FIG. 1 is a software system security analysis flowchart of a highly integrated complex software security analysis method according to the present invention.
Detailed Description
The technical solutions in the embodiments of the present invention will be clearly and completely described below, and it is obvious that the described embodiments are only a part of the embodiments of the present invention, and not all embodiments.
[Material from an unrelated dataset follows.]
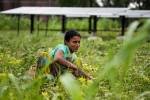 Villagers in Punjab Relying More on NRIs for Development Than on Politicians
All other embodiments, which can be derived by a person skilled in the art from the embodiments given herein without making any creative effort, shall fall within the protection scope of the present invention.
As shown in fig. 1, a method for analyzing security of highly integrated complex software includes the following steps:
1) the method in civil airworthiness standards ARP4754A and ARP4761 is adopted to carry out system security analysis and identify the security requirement of the system;
2) distributing system security requirements to software, and determining software security requirements;
3) performing security analysis on internal elements of the software from a code level;
4) software integration and verification are performed by adopting a method in DO-178C: software integration and verification are carried out based on the DO-178C standard, the coordination among software codes and between the software codes and hardware is checked, whether the software is correct or not is verified, the safety design is realized, and the safety requirement of the software is met.
Wherein, the step 1) comprises the following steps:
1.1) combining the system theory integrity principle, and from the system perspective, distributing the security function to each element through the overall analysis of the system security;
1.2) identifying system danger, wherein civil aircrafts are typical highly-integrated complex systems and have extremely high requirements on safety, so that the system is checked by referring to methods in civil aircrafts airworthiness standards ARP4754A and ARP4761 to identify the danger existing in the system;
1.3) after the danger existing in the system is identified, further identifying system safety related requirements and system safety constraints of a system level for preventing the danger, wherein the system safety constraints are the same as general functional requirements and only require the system to carry out certain special control, so as to avoid entering a dangerous state;
1.4) after the system safety related requirements and the system safety constraints are identified, designing a control structure to carry out preliminary control on the system according to the system safety related requirements and the system safety constraints, wherein the control structure design should meet the system safety requirements and is continuously analyzed in the design refinement, so that the control structure is improved, when the control structure is defined, a safety control interface of software must be separately defined, a set of safety mechanism is ensured to exist in the software, and the system safety cannot be influenced when the software fails;
1.5) identifying potential abnormal control behaviors, one control actuator can generally generate four types of control exceptions including failure to provide an expected control behavior, incorrect or unsafe control behavior, too late control behavior start and too early control behavior end, so that corresponding abnormal control behaviors are identified according to different control actuators, and the abnormal control behaviors identify interface control mainly concerned between systems and systems, systems and software;
1.6) finding out the reasons of the abnormal control behaviors according to the control structure, wherein the reasons of the abnormal control are divided into two types of control defects and insufficient control behaviors, and the control defects refer to that the abnormal control behaviors are caused by errors of a control algorithm, errors of a control process and insufficient coordination among actuators and are identified by checking a process control loop; inadequate control behavior means that abnormal control behavior is caused by a defect or erroneous sensor or data of the actuator itself when the process model is correct;
1.7) identifying and eliminating the constraint condition and design decision of abnormal control behavior according to the analysis of the step 1.5), further perfecting the safety requirement of the system, defining a new control structure and analyzing again.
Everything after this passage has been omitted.